## [Aim of the exercise]
Copy all of the following items word for word, without changing anything.

_ _ _ _

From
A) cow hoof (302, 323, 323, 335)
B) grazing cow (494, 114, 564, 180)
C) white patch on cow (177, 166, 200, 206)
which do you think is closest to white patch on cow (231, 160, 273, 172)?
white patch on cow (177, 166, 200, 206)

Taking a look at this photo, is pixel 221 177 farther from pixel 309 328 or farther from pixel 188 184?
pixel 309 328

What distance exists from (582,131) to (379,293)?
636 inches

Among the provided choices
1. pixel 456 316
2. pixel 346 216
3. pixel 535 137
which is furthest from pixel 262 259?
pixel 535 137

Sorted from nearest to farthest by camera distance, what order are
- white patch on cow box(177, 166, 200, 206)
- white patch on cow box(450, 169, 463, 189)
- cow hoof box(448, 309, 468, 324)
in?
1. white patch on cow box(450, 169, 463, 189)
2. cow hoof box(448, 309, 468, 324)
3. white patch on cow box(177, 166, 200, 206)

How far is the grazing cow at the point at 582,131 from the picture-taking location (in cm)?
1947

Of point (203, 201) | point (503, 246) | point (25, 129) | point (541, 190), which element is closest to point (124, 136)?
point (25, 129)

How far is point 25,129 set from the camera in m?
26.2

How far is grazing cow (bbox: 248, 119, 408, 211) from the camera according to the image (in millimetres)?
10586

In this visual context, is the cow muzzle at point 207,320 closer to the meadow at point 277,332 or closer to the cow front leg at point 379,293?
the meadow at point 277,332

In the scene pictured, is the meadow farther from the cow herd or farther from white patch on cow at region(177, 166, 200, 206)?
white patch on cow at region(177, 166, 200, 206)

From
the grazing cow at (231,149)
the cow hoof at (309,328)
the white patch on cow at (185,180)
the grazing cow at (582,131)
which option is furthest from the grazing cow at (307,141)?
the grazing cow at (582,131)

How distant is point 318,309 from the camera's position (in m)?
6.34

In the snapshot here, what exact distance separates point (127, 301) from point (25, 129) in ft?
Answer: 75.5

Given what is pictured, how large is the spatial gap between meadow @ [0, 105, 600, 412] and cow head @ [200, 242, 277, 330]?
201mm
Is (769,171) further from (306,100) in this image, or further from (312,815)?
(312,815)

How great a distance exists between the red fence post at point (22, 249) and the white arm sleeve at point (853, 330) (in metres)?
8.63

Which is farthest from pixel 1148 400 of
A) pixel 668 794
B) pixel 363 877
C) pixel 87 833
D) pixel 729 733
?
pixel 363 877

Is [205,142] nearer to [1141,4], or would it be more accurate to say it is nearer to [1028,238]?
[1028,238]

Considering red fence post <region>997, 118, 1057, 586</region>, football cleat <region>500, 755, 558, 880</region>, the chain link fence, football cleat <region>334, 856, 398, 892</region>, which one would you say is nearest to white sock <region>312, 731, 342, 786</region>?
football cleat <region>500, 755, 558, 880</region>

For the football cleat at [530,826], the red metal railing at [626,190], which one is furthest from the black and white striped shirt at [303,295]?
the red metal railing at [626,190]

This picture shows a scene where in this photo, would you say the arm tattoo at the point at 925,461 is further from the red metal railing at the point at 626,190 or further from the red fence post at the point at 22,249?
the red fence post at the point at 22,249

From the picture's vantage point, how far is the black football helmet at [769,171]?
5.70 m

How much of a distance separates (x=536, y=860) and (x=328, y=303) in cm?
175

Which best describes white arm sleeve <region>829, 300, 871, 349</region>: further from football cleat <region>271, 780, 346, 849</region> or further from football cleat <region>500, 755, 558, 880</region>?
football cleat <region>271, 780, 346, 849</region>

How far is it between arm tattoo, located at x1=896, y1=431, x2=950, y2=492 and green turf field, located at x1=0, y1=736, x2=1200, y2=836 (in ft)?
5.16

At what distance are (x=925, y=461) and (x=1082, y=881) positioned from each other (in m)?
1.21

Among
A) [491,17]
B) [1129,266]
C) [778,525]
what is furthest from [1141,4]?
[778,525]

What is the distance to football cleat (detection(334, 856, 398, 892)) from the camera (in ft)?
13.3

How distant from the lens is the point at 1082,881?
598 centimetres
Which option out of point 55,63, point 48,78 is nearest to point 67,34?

_ _ _ _

## [Expected output]
From
A) cow hoof (302, 323, 323, 335)
B) grazing cow (494, 114, 564, 180)
C) white patch on cow (177, 166, 200, 206)
which do you think is closest to white patch on cow (231, 160, 273, 172)?
white patch on cow (177, 166, 200, 206)

Taking a look at this photo, is pixel 221 177 farther from pixel 309 328 or farther from pixel 188 184?
pixel 309 328

What distance exists from (582,131) to (379,293)?
636 inches

Among the provided choices
1. pixel 456 316
2. pixel 346 216
3. pixel 535 137
which is furthest from pixel 262 259?
pixel 535 137

Sorted from nearest to farthest by camera distance, what order are
- white patch on cow box(177, 166, 200, 206)
- white patch on cow box(450, 169, 463, 189)
- cow hoof box(448, 309, 468, 324)
in?
1. white patch on cow box(450, 169, 463, 189)
2. cow hoof box(448, 309, 468, 324)
3. white patch on cow box(177, 166, 200, 206)

How far is the grazing cow at the point at 582,131 from the picture-taking location (in cm)?
1947

Of point (203, 201) | point (503, 246) | point (25, 129) | point (541, 190), which element is closest to point (124, 136)?
point (25, 129)

How far is point 25,129 set from the camera in m?
26.2

How far is grazing cow (bbox: 248, 119, 408, 211) from the camera according to the image (in millimetres)?
10586

In this visual context, is the cow muzzle at point 207,320 closer to the meadow at point 277,332 or closer to the cow front leg at point 379,293?
the meadow at point 277,332

In the scene pictured, is the meadow farther from the cow herd or farther from white patch on cow at region(177, 166, 200, 206)?
white patch on cow at region(177, 166, 200, 206)

From
the grazing cow at (231,149)
the cow hoof at (309,328)
the white patch on cow at (185,180)
the grazing cow at (582,131)
which option is furthest from the grazing cow at (307,141)?
the grazing cow at (582,131)

How distant is point 318,309 from the camera's position (in m)?
6.34

In the snapshot here, what exact distance separates point (127, 301) from point (25, 129) in ft?
Answer: 75.5

Given what is pictured, how large is the spatial gap between meadow @ [0, 105, 600, 412] and cow head @ [200, 242, 277, 330]?
201mm
Is (769,171) further from (306,100) in this image, or further from (312,815)?
(312,815)

How great a distance exists between the red fence post at point (22, 249) and the white arm sleeve at point (853, 330) (in metres)?
8.63

Which is farthest from pixel 1148 400 of
A) pixel 668 794
B) pixel 363 877
C) pixel 87 833
D) pixel 729 733
?
pixel 363 877

Is [205,142] nearer to [1141,4], or would it be more accurate to say it is nearer to [1028,238]?
[1028,238]

Considering red fence post <region>997, 118, 1057, 586</region>, football cleat <region>500, 755, 558, 880</region>, the chain link fence, football cleat <region>334, 856, 398, 892</region>, which one would you say is nearest to white sock <region>312, 731, 342, 786</region>?
football cleat <region>500, 755, 558, 880</region>

For the football cleat at [530,826], the red metal railing at [626,190], which one is furthest from the black and white striped shirt at [303,295]?
the red metal railing at [626,190]

This picture shows a scene where in this photo, would you say the arm tattoo at the point at 925,461 is further from the red metal railing at the point at 626,190 or further from the red fence post at the point at 22,249?
the red fence post at the point at 22,249

From the picture's vantage point, how far is the black football helmet at [769,171]?
5.70 m

How much of a distance separates (x=536, y=860) and (x=328, y=303) in cm?
175

Which best describes white arm sleeve <region>829, 300, 871, 349</region>: further from football cleat <region>271, 780, 346, 849</region> or further from football cleat <region>500, 755, 558, 880</region>?
football cleat <region>271, 780, 346, 849</region>

How far is it between arm tattoo, located at x1=896, y1=431, x2=950, y2=492 and green turf field, located at x1=0, y1=736, x2=1200, y2=836 (in ft)?
5.16

At what distance are (x=925, y=461) and (x=1082, y=881) positioned from each other (in m)?
1.21

Among
A) [491,17]
B) [1129,266]
C) [778,525]
what is furthest from [1141,4]?
[778,525]

What is the distance to football cleat (detection(334, 856, 398, 892)) from the camera (in ft)?
13.3

How distant from the lens is the point at 1082,881?
598 centimetres
Which option out of point 55,63, point 48,78 is nearest to point 67,34?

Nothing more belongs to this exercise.